Direction A: Quote everything in the passage on multiplying negative numbers from "Using the distributive" down to "positive number, $a^2$.".
Direction B: In the passage on multiplying negative numbers, which book of L'Algebra contains Bombelli's statement that "minus times minus makes plus"?

Document:

..........

Using the distributive property, the first term $-n \times a$ is equal to $-na$. The only way for the distributive property to still hold, and the statement to be true, is if $-n \times -a=na$.

If we let $-n=-a$ from our example above, then $-a \times -a$ will of course be a positive number, $a^2$.

From this it is clear that there is no way to square a real number and end up with a negative result, hence Cardano's (and everyone else's) confusion over what to do when confronted with something like $\sqrt{-n}$: such an operation was undefined, because there wasn't any number at the time that could be squared to get a negative result.

In Book I of L'Algebra (1572), Bombelli specifies that "minus times minus makes plus", and even offers an example that is farily close to MacLaurin's:

Multiply $(6-4) \times (5-2)$

$-2 \times -4 = 8$, and

$-2 \times 6 = -12$, and

$5 \times -4 = -20$, and

$5 \times 6 = 30$

so $(6-4) \times (5-2) = 30-20-12+8$

Bombelli does not take the extra step to explain that a negative times a negative must be positive for the calculation to work out properly, however from this example and his multiplication rules he would have realized that (a) the square of a negative number is positive, and (b) thus there was no way to square a number and get a negative result, rendering the square roots of negative numbers perplexing at best. (A full version of L'Algebra in Italian can be found here. The above excerpts are from Book I {Libro Primo}, pages 70 and 71 {127 and 128 of the PDF}. Without knowing you at all, I bet your Italian is better than mine...)

..........

Supplied data:
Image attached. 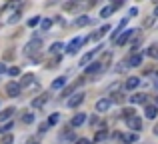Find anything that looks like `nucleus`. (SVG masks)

..........

Complete response A:
Using the distributive property, the first term $-n \times a$ is equal to $-na$. The only way for the distributive property to still hold, and the statement to be true, is if $-n \times -a=na$.

If we let $-n=-a$ from our example above, then $-a \times -a$ will of course be a positive number, $a^2$.

Complete response B: Book I of L'Algebra (1572).